Writing
A lifetime of owning two electronic bathroom scales
and never knowing which one is more honest.
Ankle-high water on a pavement beach in August,
trying to recall whether your toes were painted,
and whether not painting them
could have been enough to not receive a call back.
The remodeled church basement, opening reception.
A foosball table not yet put together.
The tiny men on sticks,
the only ones at the whim of your wrist.
Dad somewhere to the left
of where you need him to be,
stumbling into the windy arms
of early spring soccer matches,
ears aching, skin sunburn-red
from the violent air.
Counting backstrokes,
trusting your fingers,
still startled
when you hit the wall anyway.
At the dinner table, Italian men discuss All Saints's Day.
How they ate sparrows.
They pour Chambord for us ladies,
the glass sweating pink in my hand.
I pull at my sleeve and ask,
Why would someone make a sweater with short sleeves?
Your mom says, It's a feminine cut,
and lifts her glass.
The men describe the nets strung in trees,
the shaking, the small warm weight of them.
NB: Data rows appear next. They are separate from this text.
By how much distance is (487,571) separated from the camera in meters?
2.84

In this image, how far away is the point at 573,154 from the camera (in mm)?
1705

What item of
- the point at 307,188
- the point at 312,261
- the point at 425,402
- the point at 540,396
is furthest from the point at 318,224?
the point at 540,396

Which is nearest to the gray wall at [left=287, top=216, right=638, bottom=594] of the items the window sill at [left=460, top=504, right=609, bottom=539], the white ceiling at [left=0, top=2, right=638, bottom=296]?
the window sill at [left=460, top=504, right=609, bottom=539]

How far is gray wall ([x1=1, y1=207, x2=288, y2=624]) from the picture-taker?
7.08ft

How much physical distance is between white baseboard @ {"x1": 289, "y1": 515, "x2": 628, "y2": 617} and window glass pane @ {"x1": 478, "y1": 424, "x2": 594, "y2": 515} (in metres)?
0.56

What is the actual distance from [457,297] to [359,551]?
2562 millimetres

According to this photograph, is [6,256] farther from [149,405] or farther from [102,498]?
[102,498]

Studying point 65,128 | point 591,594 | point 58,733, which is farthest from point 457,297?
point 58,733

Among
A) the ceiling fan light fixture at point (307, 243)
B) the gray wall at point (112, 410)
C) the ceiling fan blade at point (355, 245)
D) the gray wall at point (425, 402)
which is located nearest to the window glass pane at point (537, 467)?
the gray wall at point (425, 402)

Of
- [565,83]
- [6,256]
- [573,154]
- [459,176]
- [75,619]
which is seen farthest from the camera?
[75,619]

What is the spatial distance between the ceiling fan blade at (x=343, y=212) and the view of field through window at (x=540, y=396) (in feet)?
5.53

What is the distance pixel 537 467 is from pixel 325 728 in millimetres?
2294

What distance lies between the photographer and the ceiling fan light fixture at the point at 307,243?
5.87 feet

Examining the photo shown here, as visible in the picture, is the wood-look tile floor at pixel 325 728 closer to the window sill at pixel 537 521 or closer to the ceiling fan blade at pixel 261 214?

Illegal now — but many still do it, they say,
like a door left open.
Thomas passed away in April of 2021, about three months after I wrote this. We had been broken up for almost a year, but I don't think that changed what he was to me. I'm grateful I wrote it when I did, when everything was still close enough to touch. For TGSH.
January 11th
The neighborhood was beautiful and old, the kind that gets subjected to revitalization, new paint and pointed brickwork, repointed stoops. His mother's house was one of the only ones left with an overgrown lawn and cracked cement stairs. It was the end of summer and his skin was lobster red. Someone on his block was growing chili peppers in an unfenced front yard garden, the casual generosity of it, or maybe not generosity at all, just indifference, which is sometimes better.
I don't remember if there was a sign. It wouldn't have mattered. The summer before he'd stolen a Tiffany lamp off someone's porch for me and carried it six blocks without once looking behind him to see if anyone was coming.
I picked one from the branch. He paced behind me and picked another. They're probably not even that hot, he said. His last name rhymes with devil.
Three minutes later we were running. His legs were longer and he had thirty fewer pounds on him and he didn't look back once after he started. I chased after him for a block before my knees gave out, even at seventeen they were unreliable that way, and then I walked the rest of it alone, mouth on fire. When I got to his house he was on the couch his mother had found on the side of the road, drinking cold milk, a few Pringles in his lap. His face was so red it had defeated his sunburn. He barely acknowledged me.
I went to the fridge and drank from the jug and lay down on the cool tile floor and looked at the ceiling. The oven clock said 4:15. His mother would be home from work soon.
A month later a magazine showed up at my house, one of those that just arrives, no subscription. Inside there was a full page ad with dozens of small chili peppers printed across it.
I cut them all out and put them in a long envelope and mailed them to his address even though I was going to see him that night.
He told me a week later it was the nicest thing anyone had ever done for him. I believed him. I still do.